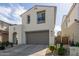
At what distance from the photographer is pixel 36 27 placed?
40.1 ft

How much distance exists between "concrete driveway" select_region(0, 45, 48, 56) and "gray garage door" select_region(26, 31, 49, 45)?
36 cm

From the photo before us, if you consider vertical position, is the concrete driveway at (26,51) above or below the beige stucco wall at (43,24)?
below

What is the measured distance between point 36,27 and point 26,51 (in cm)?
149

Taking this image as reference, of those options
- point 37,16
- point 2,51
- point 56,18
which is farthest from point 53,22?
point 2,51

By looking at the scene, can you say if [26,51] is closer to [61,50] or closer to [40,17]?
[61,50]

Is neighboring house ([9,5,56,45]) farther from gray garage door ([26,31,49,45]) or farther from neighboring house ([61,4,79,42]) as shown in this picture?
neighboring house ([61,4,79,42])

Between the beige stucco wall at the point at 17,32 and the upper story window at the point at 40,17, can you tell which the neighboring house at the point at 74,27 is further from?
the beige stucco wall at the point at 17,32

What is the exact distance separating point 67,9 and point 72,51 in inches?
98.1

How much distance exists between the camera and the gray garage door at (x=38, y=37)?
12.2 m

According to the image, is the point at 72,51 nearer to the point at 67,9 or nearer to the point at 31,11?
the point at 67,9

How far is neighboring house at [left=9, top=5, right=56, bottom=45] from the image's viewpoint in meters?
12.0

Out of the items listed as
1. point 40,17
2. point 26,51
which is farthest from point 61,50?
point 40,17

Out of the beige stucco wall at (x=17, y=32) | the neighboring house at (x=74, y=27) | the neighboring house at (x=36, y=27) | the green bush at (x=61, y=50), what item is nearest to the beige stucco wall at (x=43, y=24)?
the neighboring house at (x=36, y=27)

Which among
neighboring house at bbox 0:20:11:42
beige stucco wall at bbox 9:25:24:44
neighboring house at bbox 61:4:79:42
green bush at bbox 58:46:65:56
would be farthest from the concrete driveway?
neighboring house at bbox 61:4:79:42
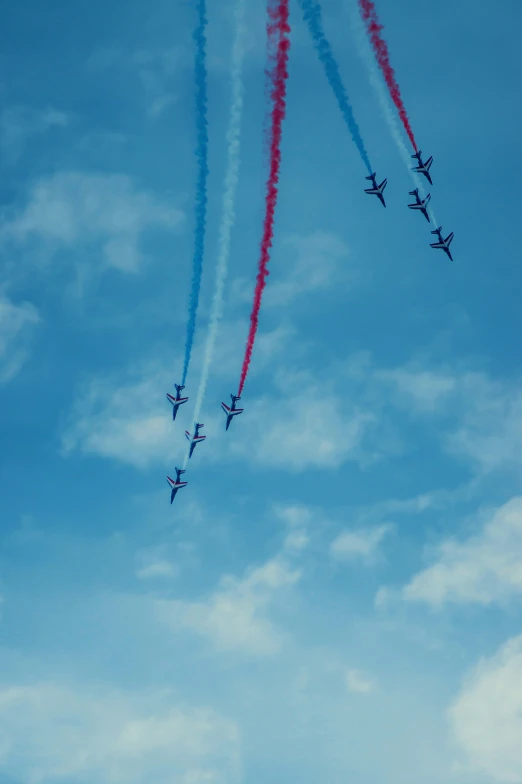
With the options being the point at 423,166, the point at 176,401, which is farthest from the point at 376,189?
the point at 176,401

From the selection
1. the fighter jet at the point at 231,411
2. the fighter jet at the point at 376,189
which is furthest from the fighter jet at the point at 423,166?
the fighter jet at the point at 231,411

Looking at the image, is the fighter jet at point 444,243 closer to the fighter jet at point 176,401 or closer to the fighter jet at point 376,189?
the fighter jet at point 376,189

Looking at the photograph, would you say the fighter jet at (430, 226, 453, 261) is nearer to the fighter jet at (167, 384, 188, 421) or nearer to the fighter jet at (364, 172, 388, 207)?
the fighter jet at (364, 172, 388, 207)

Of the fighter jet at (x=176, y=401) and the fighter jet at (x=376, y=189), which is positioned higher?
the fighter jet at (x=376, y=189)

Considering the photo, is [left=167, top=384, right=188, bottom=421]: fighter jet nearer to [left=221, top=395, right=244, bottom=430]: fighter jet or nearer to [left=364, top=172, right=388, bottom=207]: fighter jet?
[left=221, top=395, right=244, bottom=430]: fighter jet

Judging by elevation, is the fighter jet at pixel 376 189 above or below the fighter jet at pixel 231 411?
above

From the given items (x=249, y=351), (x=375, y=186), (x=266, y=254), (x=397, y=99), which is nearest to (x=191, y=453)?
(x=249, y=351)

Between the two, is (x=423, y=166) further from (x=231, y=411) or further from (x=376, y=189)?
(x=231, y=411)

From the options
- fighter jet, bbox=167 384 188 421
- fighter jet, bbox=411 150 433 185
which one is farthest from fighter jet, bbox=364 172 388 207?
fighter jet, bbox=167 384 188 421

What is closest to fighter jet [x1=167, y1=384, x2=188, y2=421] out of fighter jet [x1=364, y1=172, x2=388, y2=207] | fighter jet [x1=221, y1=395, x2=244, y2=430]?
fighter jet [x1=221, y1=395, x2=244, y2=430]

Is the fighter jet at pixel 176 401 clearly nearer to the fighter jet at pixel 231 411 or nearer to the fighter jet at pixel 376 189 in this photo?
the fighter jet at pixel 231 411

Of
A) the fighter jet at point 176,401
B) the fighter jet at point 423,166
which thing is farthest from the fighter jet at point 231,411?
the fighter jet at point 423,166

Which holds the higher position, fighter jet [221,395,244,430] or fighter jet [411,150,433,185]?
fighter jet [411,150,433,185]
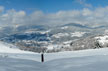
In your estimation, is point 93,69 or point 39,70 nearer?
point 93,69

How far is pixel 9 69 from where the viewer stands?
25.2 ft

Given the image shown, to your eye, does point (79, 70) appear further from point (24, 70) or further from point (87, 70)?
point (24, 70)

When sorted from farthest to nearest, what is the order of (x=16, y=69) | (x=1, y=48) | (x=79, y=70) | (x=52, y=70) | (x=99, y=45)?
1. (x=99, y=45)
2. (x=1, y=48)
3. (x=52, y=70)
4. (x=16, y=69)
5. (x=79, y=70)

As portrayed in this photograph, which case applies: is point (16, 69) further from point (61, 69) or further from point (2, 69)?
point (61, 69)

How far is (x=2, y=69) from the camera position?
7.33 meters

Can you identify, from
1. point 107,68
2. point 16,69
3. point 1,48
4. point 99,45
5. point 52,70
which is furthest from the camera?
point 99,45

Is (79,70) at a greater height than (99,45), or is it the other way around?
(99,45)

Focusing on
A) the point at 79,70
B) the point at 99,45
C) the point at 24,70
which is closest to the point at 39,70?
the point at 24,70

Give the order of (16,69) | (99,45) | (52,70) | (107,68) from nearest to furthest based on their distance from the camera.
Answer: (107,68) → (16,69) → (52,70) → (99,45)

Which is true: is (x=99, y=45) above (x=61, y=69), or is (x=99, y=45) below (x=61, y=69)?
above

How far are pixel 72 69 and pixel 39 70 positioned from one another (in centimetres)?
192

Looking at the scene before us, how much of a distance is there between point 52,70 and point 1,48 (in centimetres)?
2533

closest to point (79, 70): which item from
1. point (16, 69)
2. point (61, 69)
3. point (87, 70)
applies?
point (87, 70)

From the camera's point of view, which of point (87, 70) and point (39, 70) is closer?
point (87, 70)
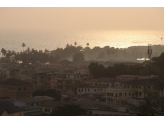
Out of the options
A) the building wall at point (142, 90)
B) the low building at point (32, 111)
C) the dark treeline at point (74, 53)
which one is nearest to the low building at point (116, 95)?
the building wall at point (142, 90)

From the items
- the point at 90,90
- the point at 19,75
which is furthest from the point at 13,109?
the point at 19,75

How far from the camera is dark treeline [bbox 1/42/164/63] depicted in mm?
93812

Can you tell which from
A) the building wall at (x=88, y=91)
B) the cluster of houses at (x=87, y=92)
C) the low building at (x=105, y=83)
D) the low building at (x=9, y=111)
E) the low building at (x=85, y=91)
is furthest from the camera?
the low building at (x=105, y=83)

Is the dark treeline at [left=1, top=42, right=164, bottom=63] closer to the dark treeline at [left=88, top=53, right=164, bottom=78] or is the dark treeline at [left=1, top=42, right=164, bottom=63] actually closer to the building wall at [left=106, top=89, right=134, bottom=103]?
the dark treeline at [left=88, top=53, right=164, bottom=78]

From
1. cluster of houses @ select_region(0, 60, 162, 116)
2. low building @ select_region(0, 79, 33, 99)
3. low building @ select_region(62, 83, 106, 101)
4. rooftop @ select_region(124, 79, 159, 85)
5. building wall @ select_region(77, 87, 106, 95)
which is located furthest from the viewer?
low building @ select_region(0, 79, 33, 99)

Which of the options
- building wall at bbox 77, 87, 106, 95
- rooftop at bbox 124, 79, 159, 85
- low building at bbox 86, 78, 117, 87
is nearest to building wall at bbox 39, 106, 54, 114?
building wall at bbox 77, 87, 106, 95

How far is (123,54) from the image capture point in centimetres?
13925

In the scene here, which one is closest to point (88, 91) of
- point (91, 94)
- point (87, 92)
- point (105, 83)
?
point (87, 92)

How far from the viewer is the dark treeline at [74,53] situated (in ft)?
308

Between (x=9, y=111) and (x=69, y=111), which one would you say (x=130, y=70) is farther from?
(x=9, y=111)

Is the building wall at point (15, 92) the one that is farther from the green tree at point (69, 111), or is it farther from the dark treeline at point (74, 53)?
the dark treeline at point (74, 53)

■ ■ ■ ■ ■

### [What is required]
Send back exactly the lines from the line with "Which of the options" through the end of the records.

### [Finished task]
Which of the options
- building wall at bbox 77, 87, 106, 95
- rooftop at bbox 124, 79, 159, 85
- low building at bbox 86, 78, 117, 87
is nearest to building wall at bbox 39, 106, 54, 114?
building wall at bbox 77, 87, 106, 95

How far is (123,54) from the image capture point in centimetres?
13925

In the scene here, which one is closest to point (88, 91) of
- point (91, 94)
- point (87, 92)
- point (105, 83)
?
point (87, 92)

How far from the viewer is the dark treeline at [74,53] situated (in ft)?
308

Between (x=9, y=111) and (x=69, y=111), which one would you say (x=130, y=70) is farther from?
(x=9, y=111)

Is the building wall at point (15, 92) the one that is farther from the green tree at point (69, 111), or is it farther from the dark treeline at point (74, 53)?
the dark treeline at point (74, 53)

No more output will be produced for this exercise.